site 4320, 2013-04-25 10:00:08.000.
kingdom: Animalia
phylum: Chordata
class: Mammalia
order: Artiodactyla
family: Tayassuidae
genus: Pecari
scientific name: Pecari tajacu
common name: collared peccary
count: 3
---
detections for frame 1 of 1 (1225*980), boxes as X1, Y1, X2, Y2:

▶ **ABOUT THIS TASK**
A word-for-word restatement of the records above from the line containing "order: Artiodactyla" to their final line is all the answer should hold.

▶ **OUTPUT OF THE EXERCISE**
order: Artiodactyla
family: Tayassuidae
genus: Pecari
scientific name: Pecari tajacu
common name: collared peccary
count: 3
---
detections for frame 1 of 1 (1225*980), boxes as X1, Y1, X2, Y2:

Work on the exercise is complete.